1. Banjir dapat merusak sarana dan prasarana, karena banjir dapat merusak bahkan menghancurkan rumah, gedung, mobil atau angkutan umum. 2. Banjir dapat melumpuhkan jalur transportasi. Bila bencana banjir datang banyak jalanan yang lumpuh dan tidak bisa dilewati oleh semua jenis kendaraan, baik itu mobil maupun motor. Karena genangan air yang cukup tinggi sehingga membuat motor atau mobil tidak mampu melewati daerah tersebut dan menyebabkan jalanan tersebut lumpuh dan macet total. Selain mobil dan motor, lalu lintas kereta api pun jadi terhambat akibat banjir. 3. Banjir dapat merusak dan menghilangkan harta benda, peralatan, bahkan jiwa manusia. Banyak yang kehilangan harta benda bila benca banjir datang, dan juga kehilangan berbagai macam peralatan rumah karena banjir yang memasuki rumah terutama benda elektronik. Yang paling berharga apabila bencana banjir ini sampai merenggut korban jiwa. 4. Banjir menghentikan aktivitas sehari-hari, seperti kegiatan bekerja dan sekolah. Bencana banjir membuat semua orang kehilangan kegiatan karena banyak sekolah yang terkena banjir dan jalur transportasi lumpuh yang menyebabkan banyak orang tidak dapat berangkat kekantor. 5. Banjir dapat menyebabkan pemadaman listrik. Jika bencana banjir melanda suatu tempat, maka tempat tersebut akan terkena pemadaman listrik untuk mencegah terjadinya musibah lain seperti listrik kornslet. Dengan tidak adanya listrik akan membuat aktifitas terhenti. 6. Banjir dapat mencemari lingkungan sekitar.

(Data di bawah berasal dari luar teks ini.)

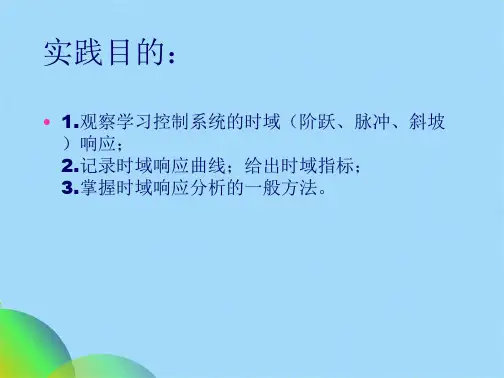 实践目的：

• 1.观察学习控制系统的时域（阶跃、脉冲、斜坡）响应；
2.记录时域响应曲线；给出时域指标；
3.掌握时域响应分析的一般方法。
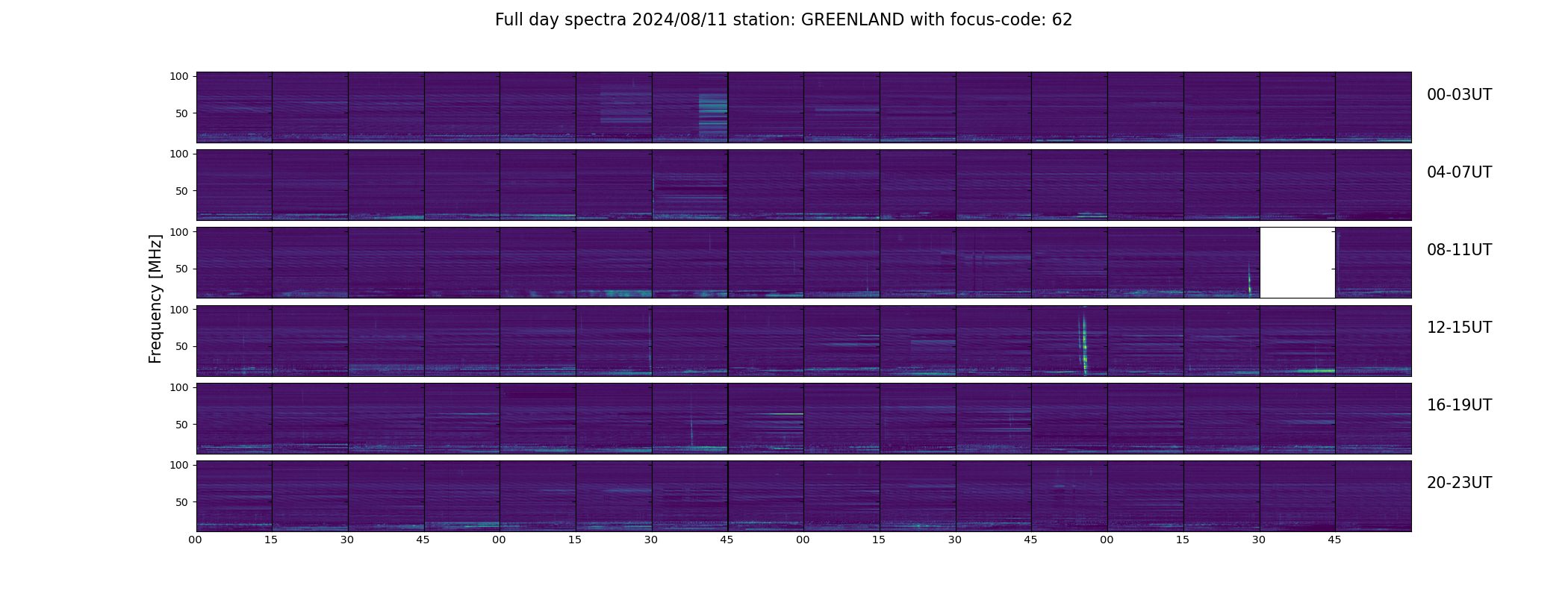 Full day spectra 2024/08/11 station: GREENLAND with focus-code: 62

Frequency [MHz]

100
50

00-03UT

100
50

04-07UT

100
50

08-11UT

100
50

12-15UT

100
50

16-19UT

100
50

20-23UT

00 15 30 45 00 15 30 45 00 15 30 45 00 15 30 45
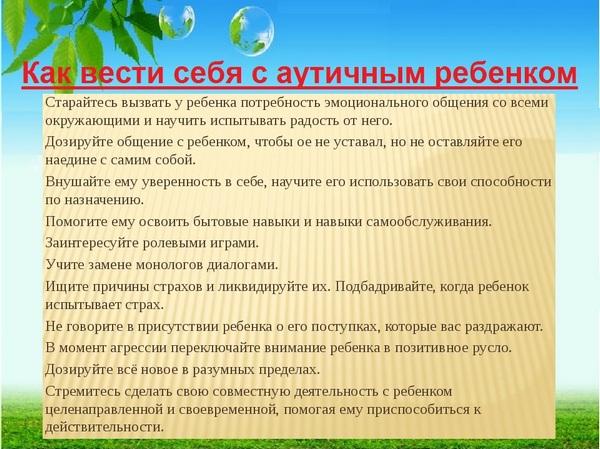 Как вести себя с аутичным ребенком

Старайтесь вызвать у ребенка потребность эмоционального общения со всеми окружающими и научить испытывать радость от него.

Дозируйте общение с ребенком, чтобы ое не уставал, но не оставляйте его наедине с самим собой.

Внушайте ему уверенность в себе, научите его использовать свои способности по назначению.

Помогите ему освоить бытовые навыки и навыки самообслуживания.

Заинтересуйте ролевыми играми.

Учите замене монологов диалогами.

Ищите причины страхов и ликвидируйте их. Подбадривайте, когда ребенок испытывает страх.

Не говорите в присутствии ребенка о его поступках, которые вас раздражают.

В момент агрессии переключайте внимание ребенка в позитивное русло.

Дозируйте всё новое в разумных пределах.

Стремитесь сделать свою совместную деятельность с ребенком целенаправленной и своевременной, помогая ему приспособиться к действительности.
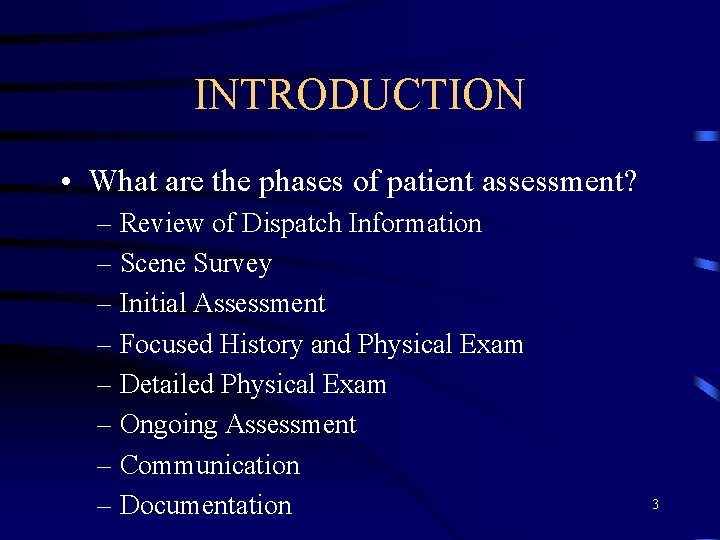 INTRODUCTION

• What are the phases of patient assessment?
– Review of Dispatch Information
– Scene Survey
– Initial Assessment
– Focused History and Physical Exam
– Detailed Physical Exam
– Ongoing Assessment
– Communication
– Documentation

3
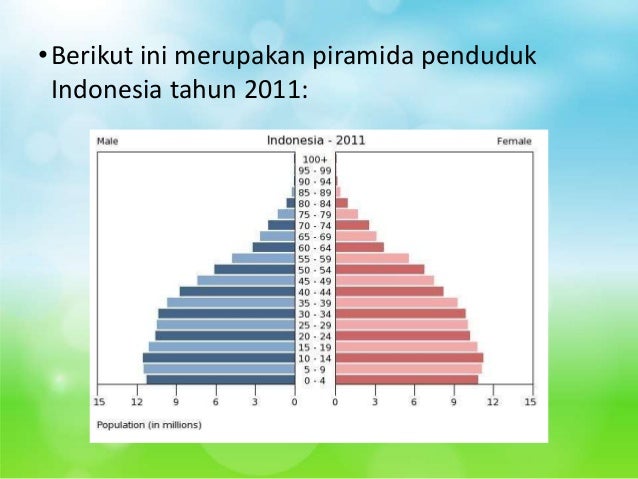 • Berikut ini merupakan piramida penduduk Indonesia tahun 2011:

Male

Indonesia - 2011

Female

100+
95 - 99
90 - 94
85 - 89
80 - 84
75 - 79
70 - 74
65 - 69
60 - 64
55 - 59
50 - 54
45 - 49
40 - 44
35 - 39
30 - 34
25 - 29
20 - 24
15 - 19
10 - 14
5 - 9
0 - 4

15 12 9 6 3 0 0 3 6 9 12 15

Population (in millions)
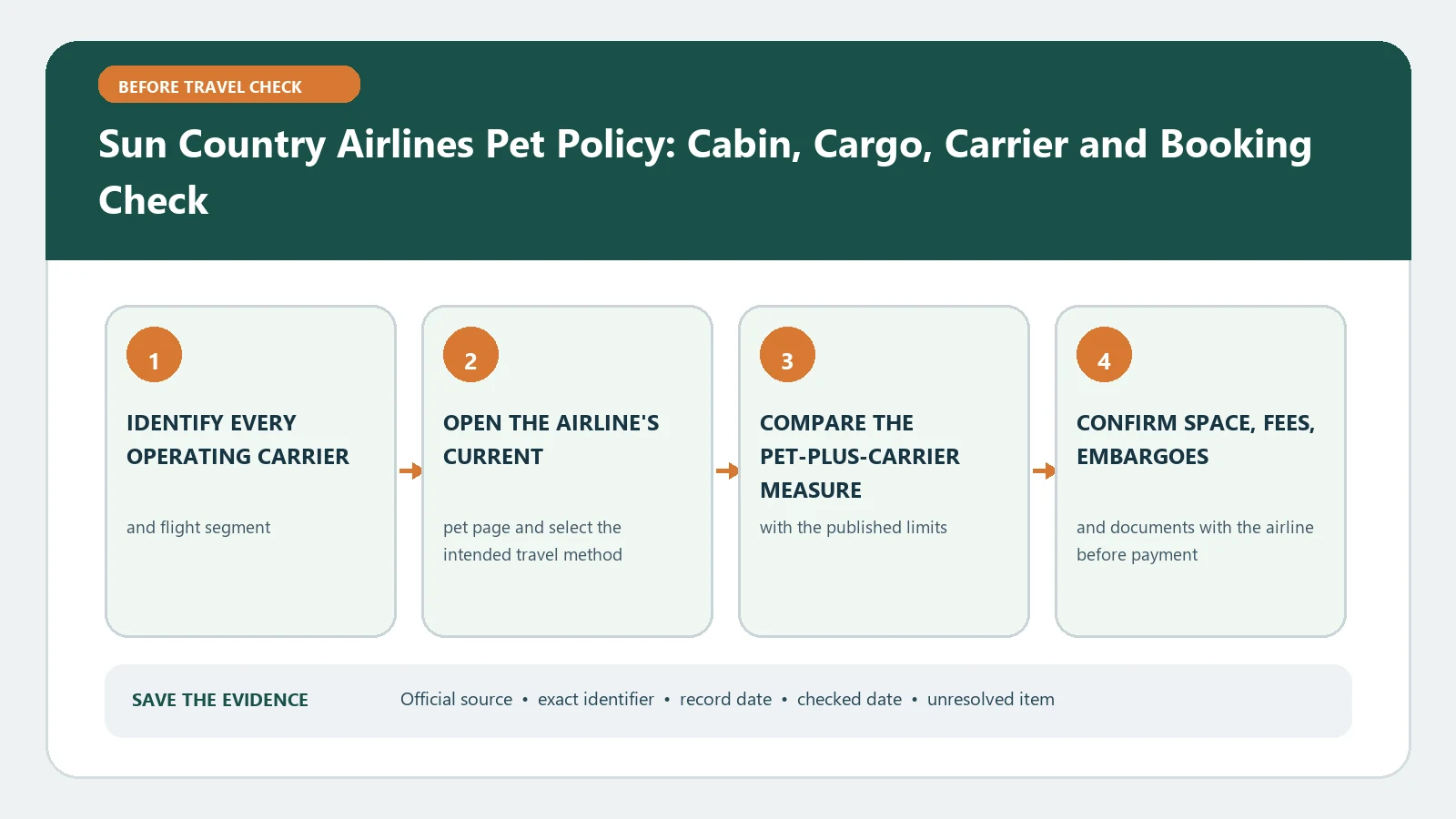 BEFORE TRAVEL CHECK

Sun Country Airlines Pet Policy: Cabin, Cargo, Carrier and Booking Check

1

IDENTIFY EVERY OPERATING CARRIER

and flight segment

2

OPEN THE AIRLINE'S CURRENT

pet page and select the intended travel method

3

COMPARE THE PET-PLUS-CARRIER MEASURE

with the published limits

4

CONFIRM SPACE, FEES, EMBARGOES

and documents with the airline before payment

SAVE THE EVIDENCE

Official source • exact identifier • record date • checked date • unresolved item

Luapan air banjir dapat membuat lingkungan menjadi kotor akibat sampah-sampah yang menumpuk atau sampah yang tergenang akibat banjir tersebut. 7. Banjir dapat menyebabkan erosi dan tanah longsor. Semakin deras hujan turun maka semakin tinggi air banjir yang menyebabkan tanah dan jalana terkikis dan dapat menjadi longsor.